• _SELECTED PASSAGE_:
Decisions made in Tromsø can be found in [the meeting
memo.|/doc/admin/physical_meetings/tromso-2006-08-propnoun.html]

Postponed:

TODO:
# finish first version of the editing (__Sjur__)
# test editing of the xml files. If ok, then: (__Sjur, Thomas, Trond__)
# make terms-smX.xml <=== automatically from propernoun-sme-lex.xml (add nob as
  well) (the morphological section should be kept intact, in e.g.
  propernoun-sme-morph.txt) (__Sjur, Saara__)
# convert propernoun-($lang)-lex.txt to a derived file from common xml files
  (__Sjur, Tomi, Saara__)
# implement data synchronisation between [risten.no|http://www.risten.no] and
   the cvs repo, and possibly other servers (ie the G5 as an alternative server
   to the public risten.no - it might be faster and better suited than the
   official one; also local installations could be treated the same way)
# start to use the xml file as source file
# clean terms-sme.xml such that all names have the correct tag for their use
  (e.g. @type=secondary) (__Thomas, Maaren, linguists__)
# merge placenames which are errouneously in different entries: e.g. Helsinki,
  Helsingfors, Helsset (__linguists__)
# publish the name lexicon on risten.no (__Sjur__)
# add missing parallel names for placenames (__linguists__)
# add informative links between first names like Niillas and Nils
  (__linguists__)


!!!9. Spellers

!!Polderland data generation

__TODO:__
# improve number conversion (__Børre, Tomi__)
# add prefixes to the PLX (__Børre, Tomi__)
# add derivations to the PLX generation (__Børre, Tomi__)
## next after numbers are fixed


!!OOo speller(s)

TODO after the MS Office Beta is delivered:
* add Aspell/Hunspell data generation to the lexc2xspell (__Tomi__ - after the
  PLX data generation is finished)
* study Hunspell, perhaps also Soikko (__Børre, Sjur, Tomi__)


!!Testing

__TODO:__
* get an Intel Mac for Tomi (__Sjur__)
** not yet


!!Localisation

We need to translate the info added to our front page (and a separate page)
regarding the beta release. Also the press release needs to be translated.

TODO:
* translate beta release docs to {{sme}} (__Thomas__)
* translate beta release docs to {{smj}} (__Thomas__)

• _WORK INSTRUCTION 1_:
Answer these questions using the passage.
(a) Which placenames are given as an example of names that are erroneously in different entries?
(b) Who is assigned to add prefixes to the PLX?
(c) What is to be obtained for Tomi under the testing heading?
• _WORK INSTRUCTION 2_:
According to the passage, why might the G5 be used as an alternative server to the public risten.no?
• _WORK INSTRUCTION 3_:
Print the part of the passage from "# add missing" to "generation (__Børre, Tomi__)".

• _DATA BLOCK_:
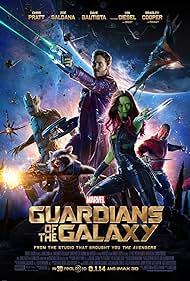 Guardianes de la Galaxia (2014) carátula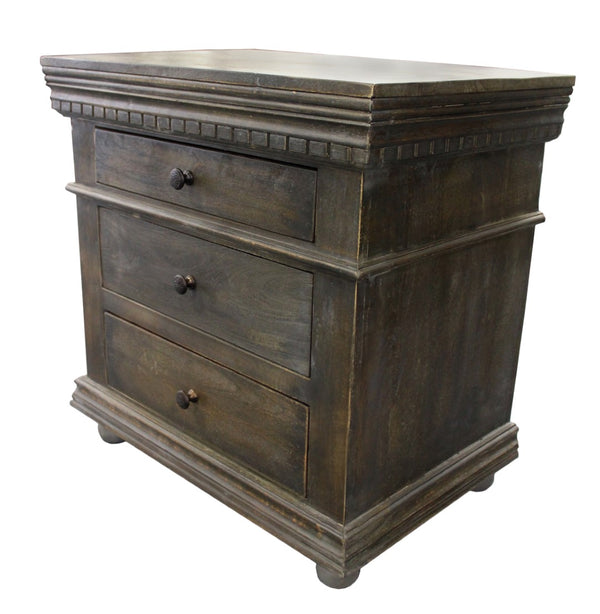 Moti Arvada 3-Drawer Nightstand 42014002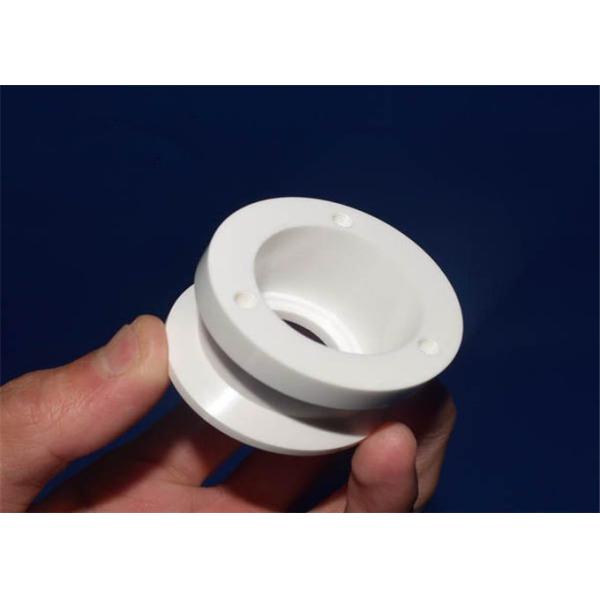 Customized Precision Processed Alumina Ceramic Disc High Temperature Resistance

• _YOUR SOLUTION 1_:
(a) Helsinki, Helsingfors, and Helsset.
(b) Børre and Tomi.
(c) An Intel Mac.

• _YOUR SOLUTION 2_:
The passage says the G5 might be faster and better suited than the official server.

• _YOUR SOLUTION 3_:
# add missing parallel names for placenames (__linguists__)
# add informative links between first names like Niillas and Nils
  (__linguists__)


!!!9. Spellers

!!Polderland data generation

__TODO:__
# improve number conversion (__Børre, Tomi__)
# add prefixes to the PLX (__Børre, Tomi__)
# add derivations to the PLX generation (__Børre, Tomi__)